Build the Knowledge package in the current directory#

agentpm knowledge build

Build from an explicit manifest path#

agentpm knowledge build --manifest ./agent.json

Inspect a local Knowledge package#

agentpm knowledge inspect .

Inspect an installed Knowledge package#

agentpm knowledge inspect @zack/python-docs

Query a vector-mode package with a JSON vector#

agentpm knowledge query . --vector-json query.json --top-k 3 --include-text

Query a vector-mode package with an embedding adapter command#

agentpm knowledge query . "How does auth work?" \
  --embedding-command 'python3 scripts/knowledge_openai_embeddings.py adapter' \
  --top-k 3 \
  --include-text

Typical local workflow#

agentpm lint
agentpm knowledge build
agentpm knowledge inspect .
agentpm publish

Failure cases#

agentpm knowledge build exits non-zero when:

  • the manifest is not kind: "knowledge"
  • schema validation fails
  • a declared context document is missing
  • a declared vector payload file is missing
  • chunk/source JSONL is malformed
  • chunk/source IDs are invalid or inconsistent
  • vector count does not match chunk count
  • vector byte length is not divisible by 4
  • the vector file is empty
  • a vector query is attempted against a context-mode package
  • query vector length does not match knowledge.embedding.dimensions
  • optional query vector metadata conflicts with the manifest
  • local index metadata is missing, stale, or unsupported

Notes#

  • The command rewrites agent.json atomically using the CLI’s existing manifest writer.
  • build is the local preparation step.

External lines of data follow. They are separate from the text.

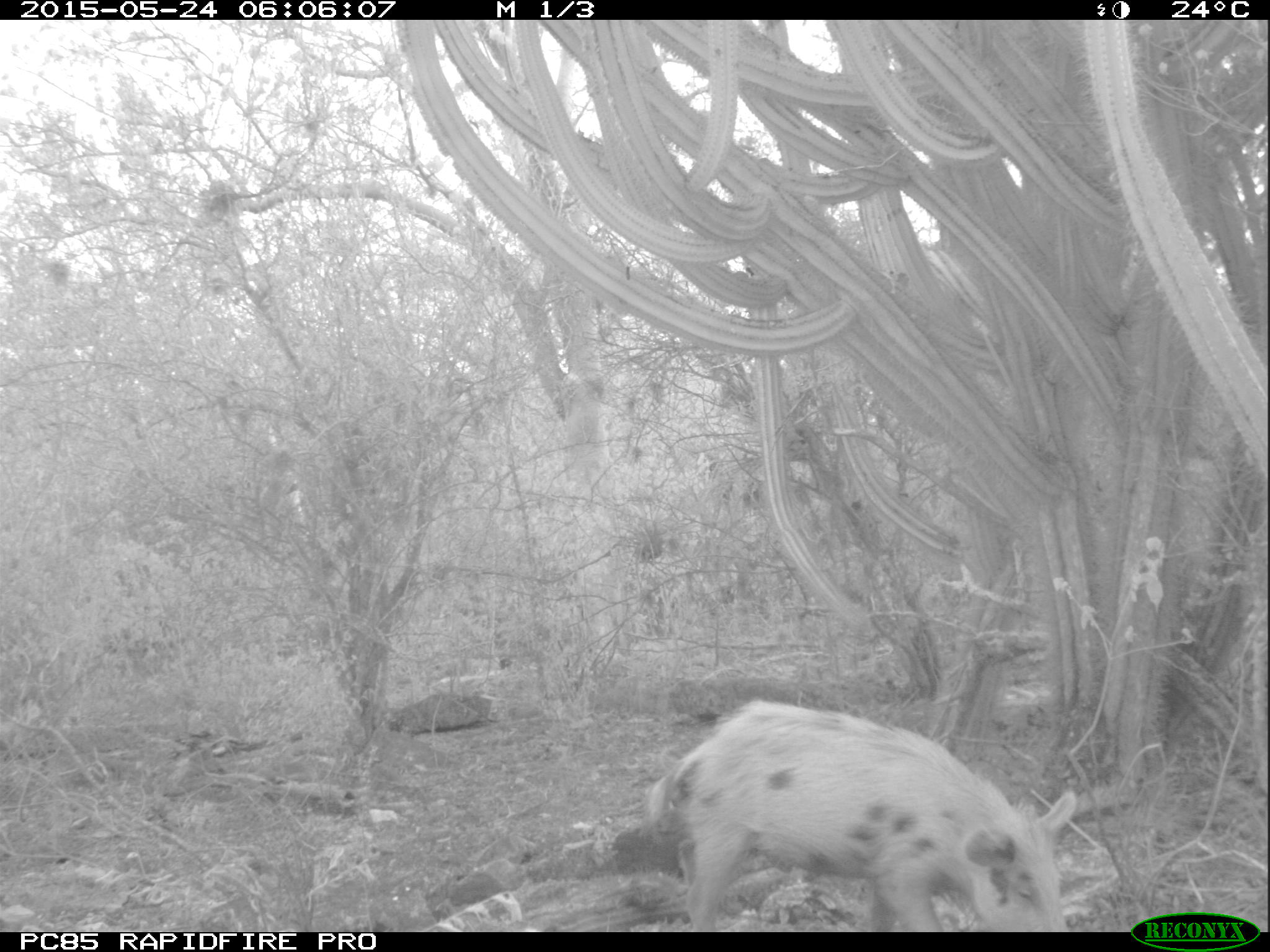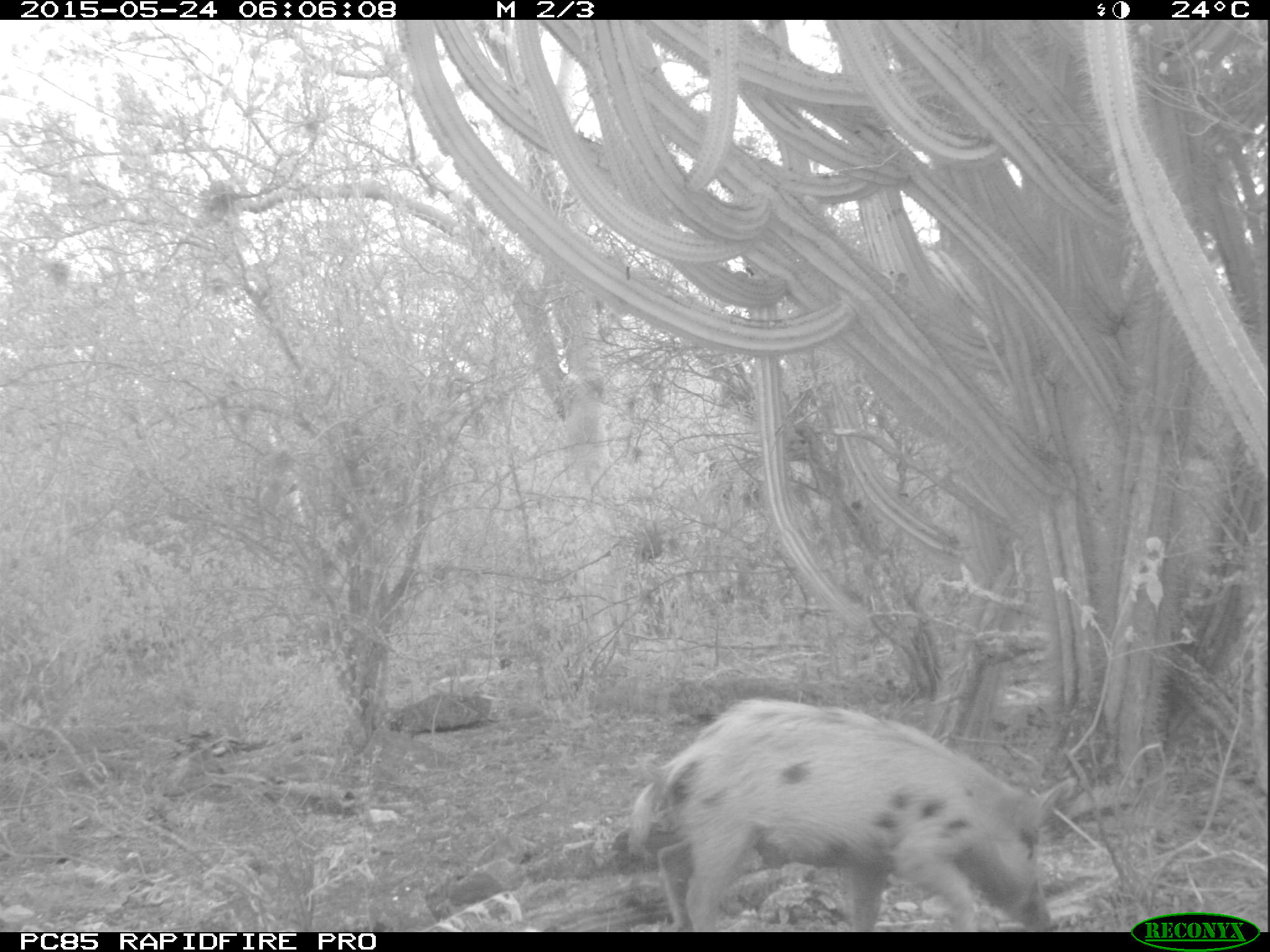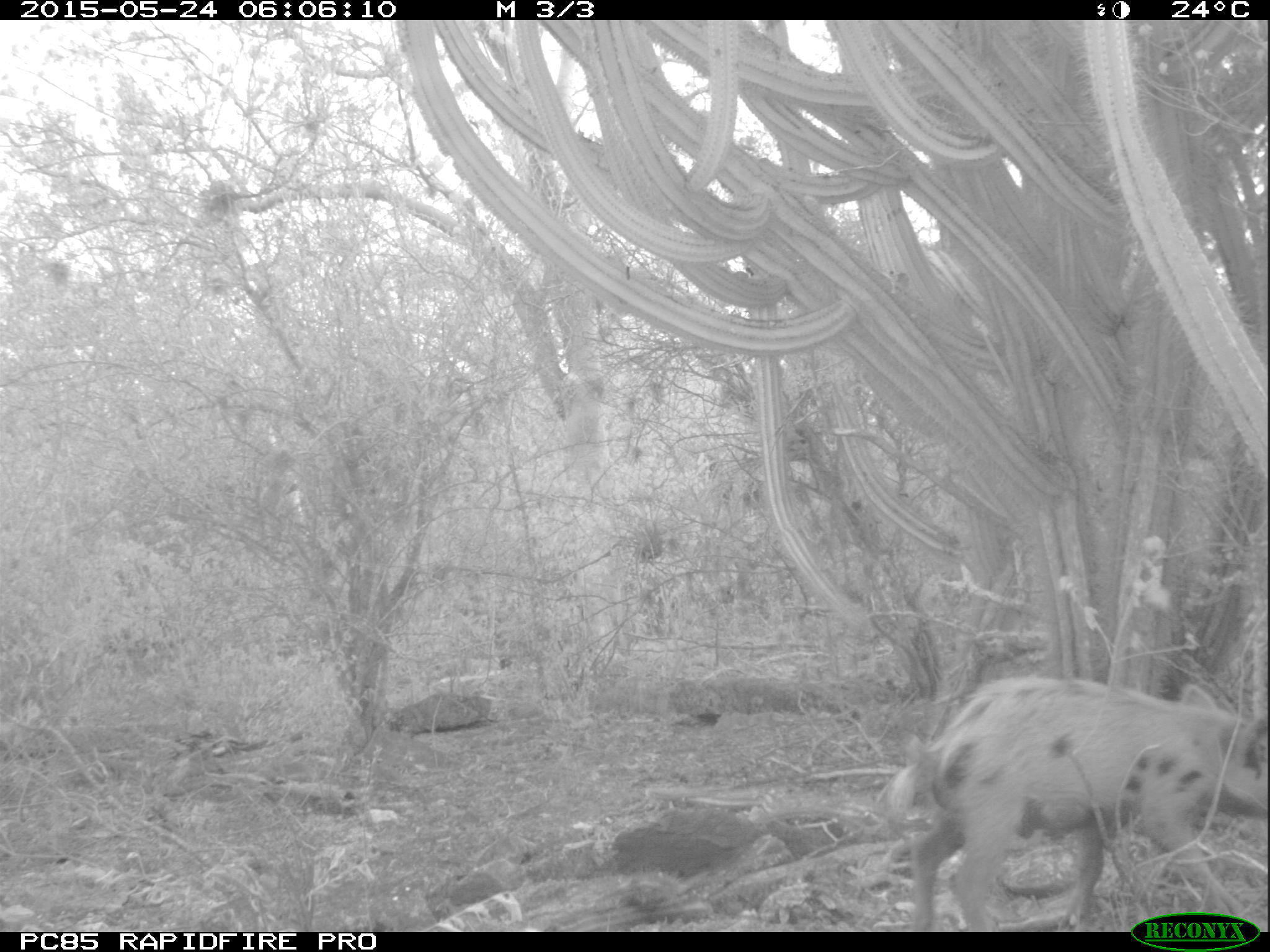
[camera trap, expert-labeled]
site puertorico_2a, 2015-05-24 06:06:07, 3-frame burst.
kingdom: Animalia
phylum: Chordata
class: Mammalia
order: Artiodactyla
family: Suidae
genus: Sus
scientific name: Sus scrofa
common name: pig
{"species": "pig (Sus scrofa)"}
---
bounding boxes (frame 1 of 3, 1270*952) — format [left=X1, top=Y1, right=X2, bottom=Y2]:
pig: [left=642, top=699, right=1081, bottom=933]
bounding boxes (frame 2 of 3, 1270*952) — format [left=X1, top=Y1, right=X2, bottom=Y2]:
pig: [left=624, top=692, right=1060, bottom=933]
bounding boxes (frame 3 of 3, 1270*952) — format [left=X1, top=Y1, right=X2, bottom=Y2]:
pig: [left=891, top=672, right=1270, bottom=912]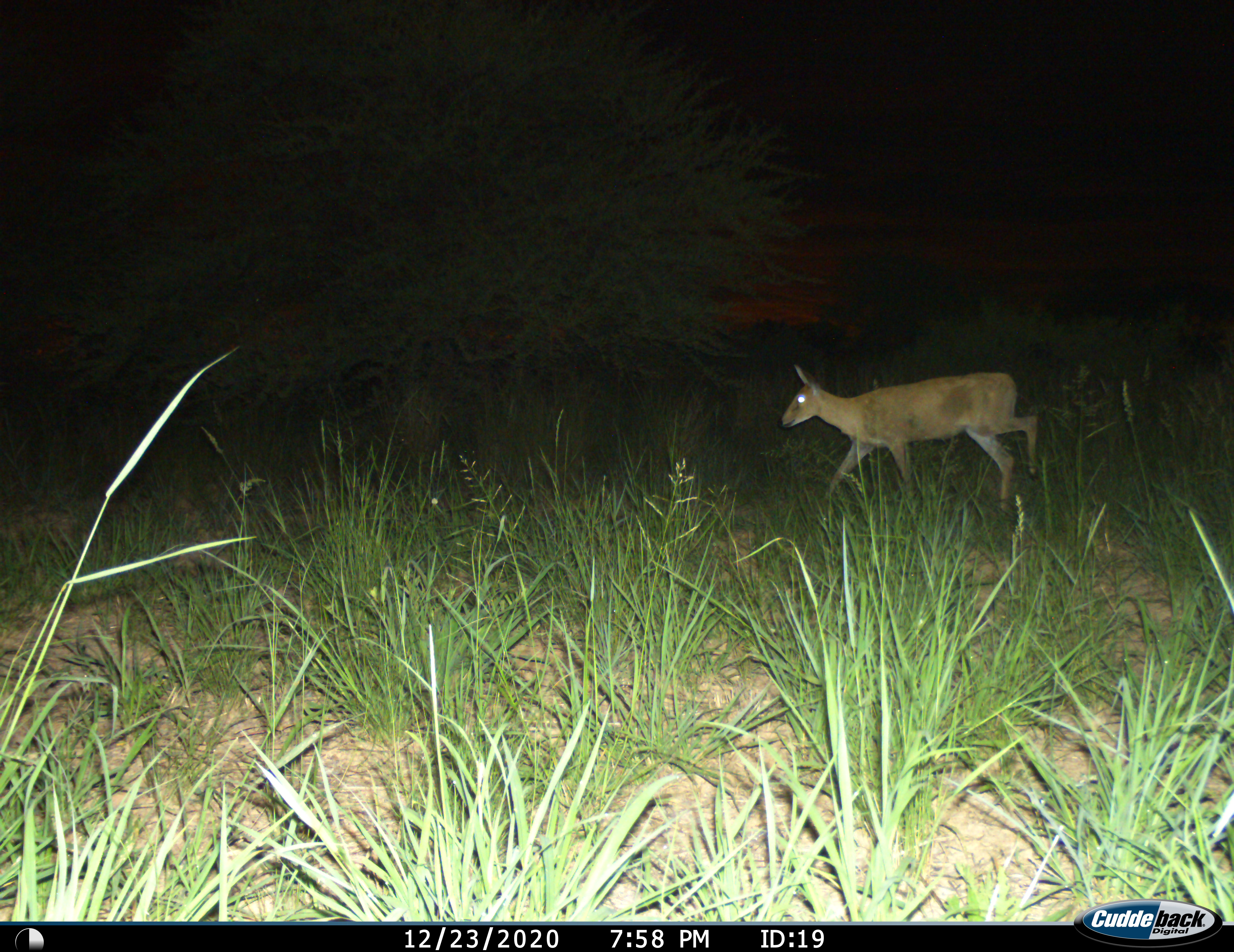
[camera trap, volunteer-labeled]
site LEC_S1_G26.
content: unidentified animal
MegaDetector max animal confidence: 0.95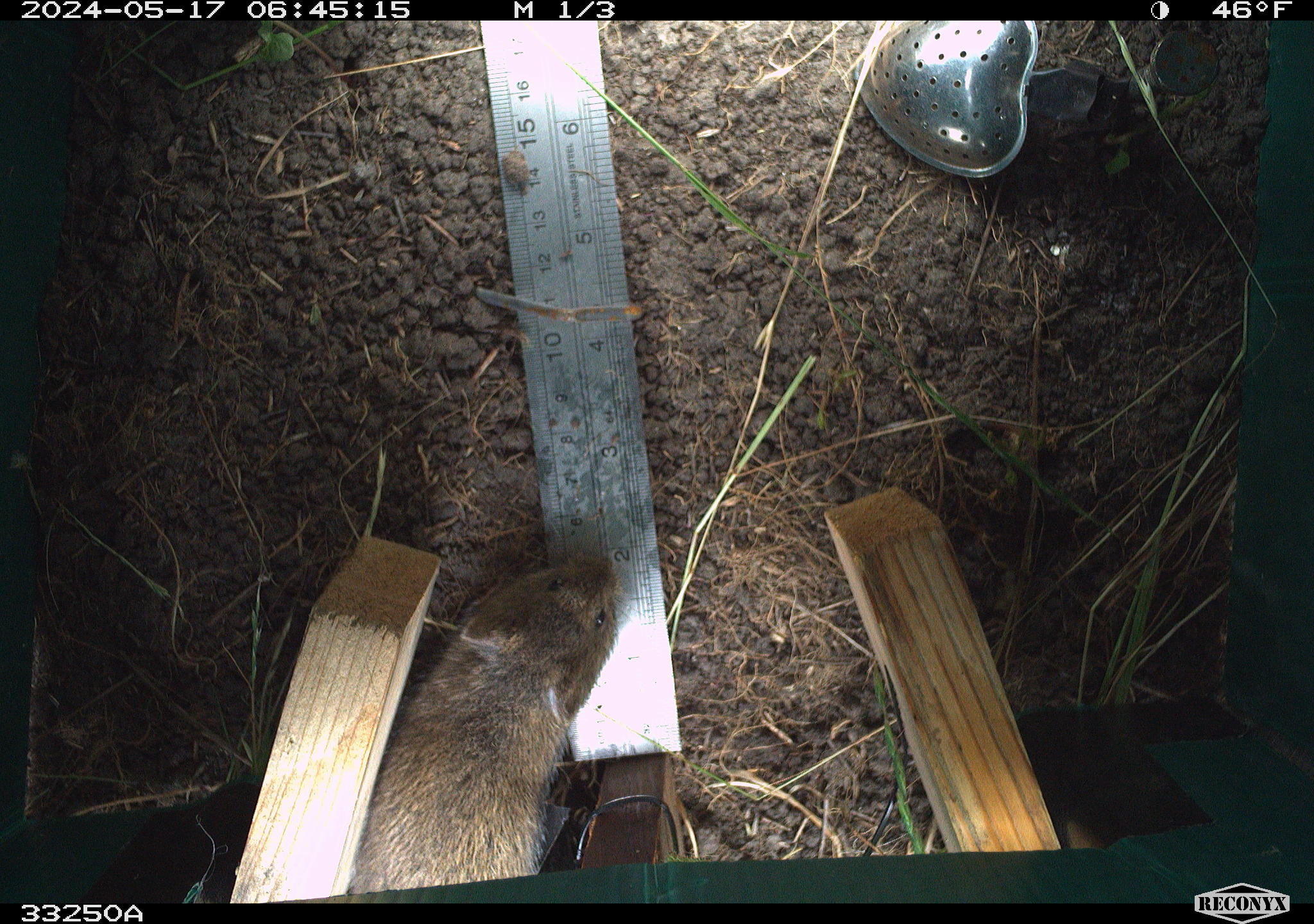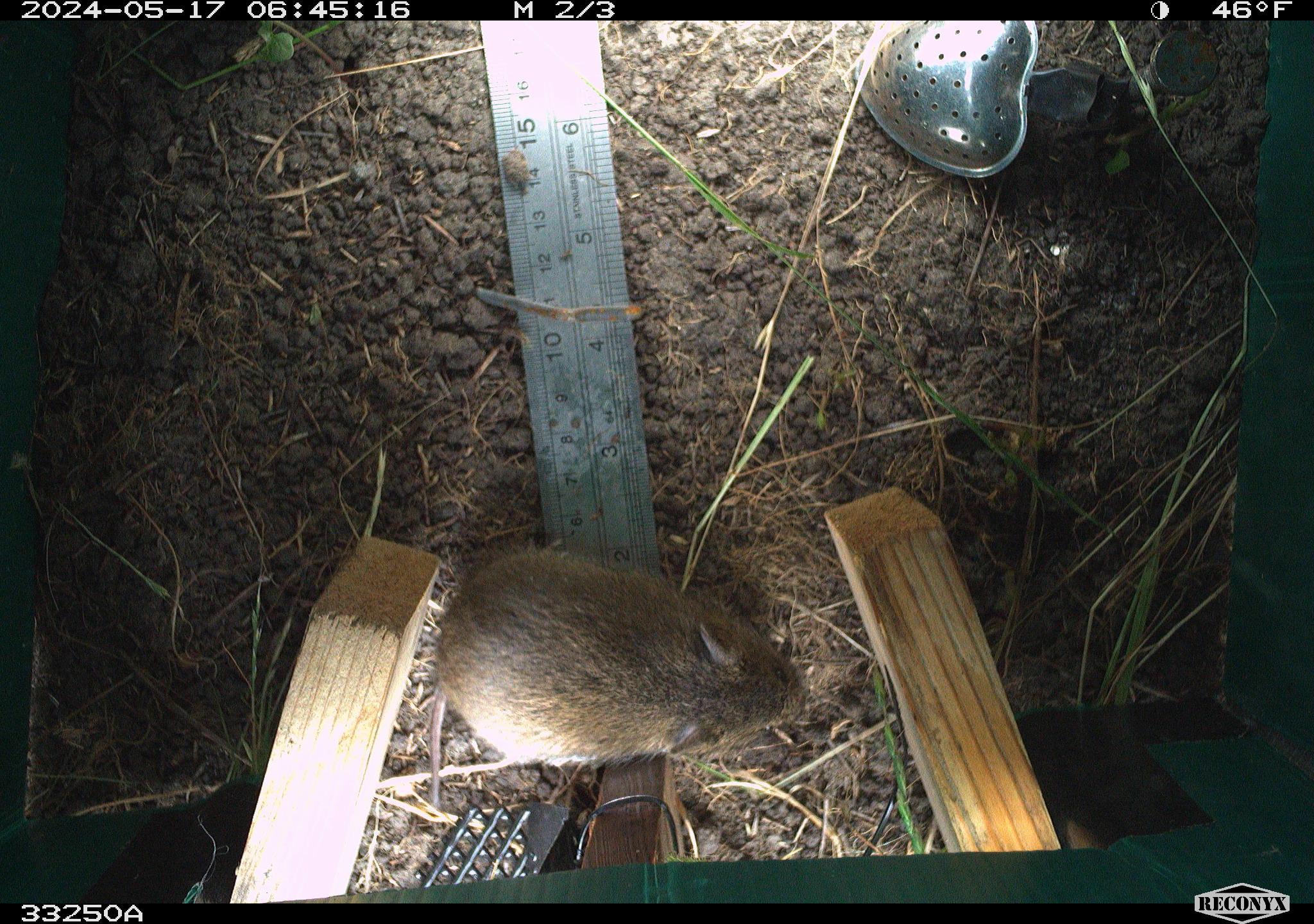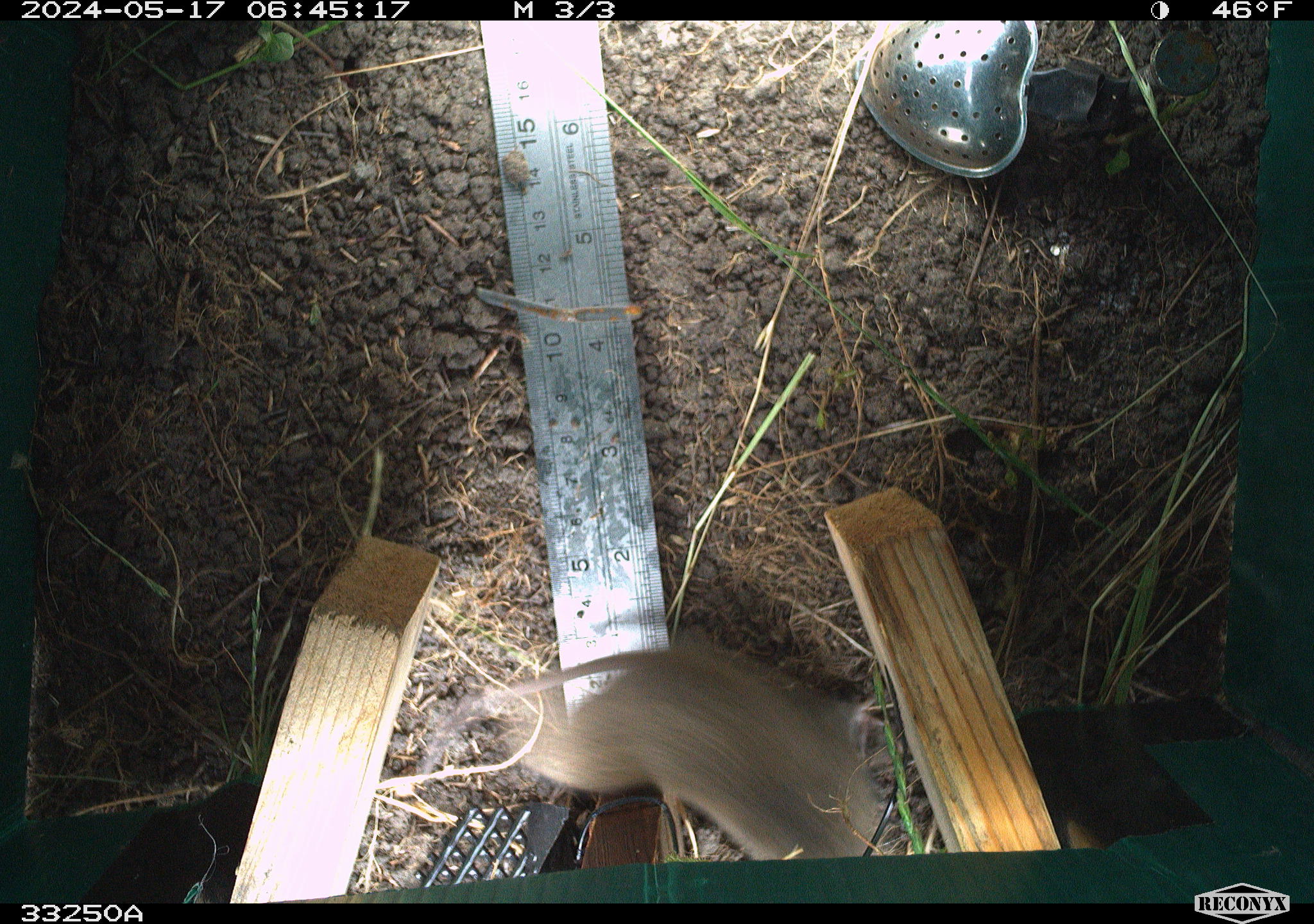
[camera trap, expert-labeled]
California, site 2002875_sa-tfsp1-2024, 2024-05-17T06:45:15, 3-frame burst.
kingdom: Animalia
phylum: Chordata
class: Mammalia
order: Rodentia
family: Cricetidae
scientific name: Arvicolinae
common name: voles, lemmings, and muskrats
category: arvicolinae subfamily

It does not crawl content, chunk documents, or call embedding providers.
  • The generated agentpm-local index is an AgentPM-owned local artifact. The canonical portable data remains the declared documents or the chunks, sources, and vector file in the package.
  • query supports either explicit vectors via --vector-json or text-to-vector adapters via --embedding-command.
  • The repo includes an example adapter helper at scripts/knowledge_openai_embeddings.py adapter for local/manual testing with OpenAI embeddings.